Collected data

· · · · ·

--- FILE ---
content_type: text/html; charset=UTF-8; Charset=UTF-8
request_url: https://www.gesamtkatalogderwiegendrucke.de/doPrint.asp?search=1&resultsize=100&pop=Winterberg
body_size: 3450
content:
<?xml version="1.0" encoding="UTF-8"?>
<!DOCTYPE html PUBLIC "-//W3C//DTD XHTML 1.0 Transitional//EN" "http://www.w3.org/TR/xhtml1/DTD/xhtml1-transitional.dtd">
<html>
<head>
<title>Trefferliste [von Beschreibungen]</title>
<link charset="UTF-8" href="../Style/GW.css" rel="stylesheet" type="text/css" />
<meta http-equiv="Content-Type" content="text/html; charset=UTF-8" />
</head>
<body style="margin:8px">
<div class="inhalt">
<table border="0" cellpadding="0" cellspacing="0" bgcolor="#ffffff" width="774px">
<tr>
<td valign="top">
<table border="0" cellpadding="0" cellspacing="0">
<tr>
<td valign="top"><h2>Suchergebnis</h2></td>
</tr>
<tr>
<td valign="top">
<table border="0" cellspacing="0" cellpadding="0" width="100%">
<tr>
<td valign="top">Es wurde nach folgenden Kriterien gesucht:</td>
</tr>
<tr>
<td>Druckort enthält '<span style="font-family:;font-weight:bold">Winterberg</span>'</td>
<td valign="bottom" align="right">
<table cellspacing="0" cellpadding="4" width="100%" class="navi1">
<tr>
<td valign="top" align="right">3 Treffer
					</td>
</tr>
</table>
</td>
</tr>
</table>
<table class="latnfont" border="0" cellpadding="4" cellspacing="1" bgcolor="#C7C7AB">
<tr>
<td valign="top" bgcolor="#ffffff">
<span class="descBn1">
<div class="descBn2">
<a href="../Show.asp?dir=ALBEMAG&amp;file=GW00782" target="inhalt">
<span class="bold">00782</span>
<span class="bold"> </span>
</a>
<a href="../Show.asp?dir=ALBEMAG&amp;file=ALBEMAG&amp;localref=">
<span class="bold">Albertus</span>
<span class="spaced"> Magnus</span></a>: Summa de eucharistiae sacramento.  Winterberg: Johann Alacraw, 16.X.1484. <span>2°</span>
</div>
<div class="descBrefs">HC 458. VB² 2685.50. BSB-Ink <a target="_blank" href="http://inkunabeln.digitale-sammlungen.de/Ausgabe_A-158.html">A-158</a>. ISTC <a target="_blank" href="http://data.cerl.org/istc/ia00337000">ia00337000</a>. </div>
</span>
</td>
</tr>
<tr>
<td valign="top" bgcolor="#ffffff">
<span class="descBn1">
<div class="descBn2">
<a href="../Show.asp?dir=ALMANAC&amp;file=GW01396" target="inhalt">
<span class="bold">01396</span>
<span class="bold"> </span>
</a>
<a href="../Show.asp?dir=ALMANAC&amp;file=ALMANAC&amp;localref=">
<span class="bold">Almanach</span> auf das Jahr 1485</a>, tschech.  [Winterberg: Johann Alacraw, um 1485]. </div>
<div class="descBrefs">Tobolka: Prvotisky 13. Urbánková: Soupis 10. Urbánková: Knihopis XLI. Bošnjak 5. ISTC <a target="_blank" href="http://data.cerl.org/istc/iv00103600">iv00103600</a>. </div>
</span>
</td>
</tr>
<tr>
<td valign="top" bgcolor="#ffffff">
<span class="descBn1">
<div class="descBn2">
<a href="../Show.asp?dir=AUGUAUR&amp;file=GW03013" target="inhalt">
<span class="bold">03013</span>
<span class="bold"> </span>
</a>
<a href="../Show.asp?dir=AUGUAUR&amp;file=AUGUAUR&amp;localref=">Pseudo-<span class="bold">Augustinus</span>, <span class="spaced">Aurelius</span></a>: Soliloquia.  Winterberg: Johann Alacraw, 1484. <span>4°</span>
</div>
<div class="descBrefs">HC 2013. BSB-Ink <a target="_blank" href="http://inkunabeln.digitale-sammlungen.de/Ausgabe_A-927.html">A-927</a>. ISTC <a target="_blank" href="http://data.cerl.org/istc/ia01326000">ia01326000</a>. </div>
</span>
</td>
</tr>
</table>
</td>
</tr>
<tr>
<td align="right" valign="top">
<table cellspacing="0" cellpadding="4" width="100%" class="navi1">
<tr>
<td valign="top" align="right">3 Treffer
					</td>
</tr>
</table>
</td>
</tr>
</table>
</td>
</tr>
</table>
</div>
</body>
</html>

· · · · ·

- [Directions]: Each line of the data must be returned exactly.

- [Task result]:
--- FILE ---
content_type: text/html; charset=UTF-8; Charset=UTF-8
request_url: https://www.gesamtkatalogderwiegendrucke.de/doPrint.asp?search=1&resultsize=100&pop=Winterberg
body_size: 3450
content:
<?xml version="1.0" encoding="UTF-8"?>
<!DOCTYPE html PUBLIC "-//W3C//DTD XHTML 1.0 Transitional//EN" "http://www.w3.org/TR/xhtml1/DTD/xhtml1-transitional.dtd">
<html>
<head>
<title>Trefferliste [von Beschreibungen]</title>
<link charset="UTF-8" href="../Style/GW.css" rel="stylesheet" type="text/css" />
<meta http-equiv="Content-Type" content="text/html; charset=UTF-8" />
</head>
<body style="margin:8px">
<div class="inhalt">
<table border="0" cellpadding="0" cellspacing="0" bgcolor="#ffffff" width="774px">
<tr>
<td valign="top">
<table border="0" cellpadding="0" cellspacing="0">
<tr>
<td valign="top"><h2>Suchergebnis</h2></td>
</tr>
<tr>
<td valign="top">
<table border="0" cellspacing="0" cellpadding="0" width="100%">
<tr>
<td valign="top">Es wurde nach folgenden Kriterien gesucht:</td>
</tr>
<tr>
<td>Druckort enthält '<span style="font-family:;font-weight:bold">Winterberg</span>'</td>
<td valign="bottom" align="right">
<table cellspacing="0" cellpadding="4" width="100%" class="navi1">
<tr>
<td valign="top" align="right">3 Treffer
					</td>
</tr>
</table>
</td>
</tr>
</table>
<table class="latnfont" border="0" cellpadding="4" cellspacing="1" bgcolor="#C7C7AB">
<tr>
<td valign="top" bgcolor="#ffffff">
<span class="descBn1">
<div class="descBn2">
<a href="../Show.asp?dir=ALBEMAG&amp;file=GW00782" target="inhalt">
<span class="bold">00782</span>
<span class="bold"> </span>
</a>
<a href="../Show.asp?dir=ALBEMAG&amp;file=ALBEMAG&amp;localref=">
<span class="bold">Albertus</span>
<span class="spaced"> Magnus</span></a>: Summa de eucharistiae sacramento.  Winterberg: Johann Alacraw, 16.X.1484. <span>2°</span>
</div>
<div class="descBrefs">HC 458. VB² 2685.50. BSB-Ink <a target="_blank" href="http://inkunabeln.digitale-sammlungen.de/Ausgabe_A-158.html">A-158</a>. ISTC <a target="_blank" href="http://data.cerl.org/istc/ia00337000">ia00337000</a>. </div>
</span>
</td>
</tr>
<tr>
<td valign="top" bgcolor="#ffffff">
<span class="descBn1">
<div class="descBn2">
<a href="../Show.asp?dir=ALMANAC&amp;file=GW01396" target="inhalt">
<span class="bold">01396</span>
<span class="bold"> </span>
</a>
<a href="../Show.asp?dir=ALMANAC&amp;file=ALMANAC&amp;localref=">
<span class="bold">Almanach</span> auf das Jahr 1485</a>, tschech.  [Winterberg: Johann Alacraw, um 1485]. </div>
<div class="descBrefs">Tobolka: Prvotisky 13. Urbánková: Soupis 10. Urbánková: Knihopis XLI. Bošnjak 5. ISTC <a target="_blank" href="http://data.cerl.org/istc/iv00103600">iv00103600</a>. </div>
</span>
</td>
</tr>
<tr>
<td valign="top" bgcolor="#ffffff">
<span class="descBn1">
<div class="descBn2">
<a href="../Show.asp?dir=AUGUAUR&amp;file=GW03013" target="inhalt">
<span class="bold">03013</span>
<span class="bold"> </span>
</a>
<a href="../Show.asp?dir=AUGUAUR&amp;file=AUGUAUR&amp;localref=">Pseudo-<span class="bold">Augustinus</span>, <span class="spaced">Aurelius</span></a>: Soliloquia.  Winterberg: Johann Alacraw, 1484. <span>4°</span>
</div>
<div class="descBrefs">HC 2013. BSB-Ink <a target="_blank" href="http://inkunabeln.digitale-sammlungen.de/Ausgabe_A-927.html">A-927</a>. ISTC <a target="_blank" href="http://data.cerl.org/istc/ia01326000">ia01326000</a>. </div>
</span>
</td>
</tr>
</table>
</td>
</tr>
<tr>
<td align="right" valign="top">
<table cellspacing="0" cellpadding="4" width="100%" class="navi1">
<tr>
<td valign="top" align="right">3 Treffer
					</td>
</tr>
</table>
</td>
</tr>
</table>
</td>
</tr>
</table>
</div>
</body>
</html>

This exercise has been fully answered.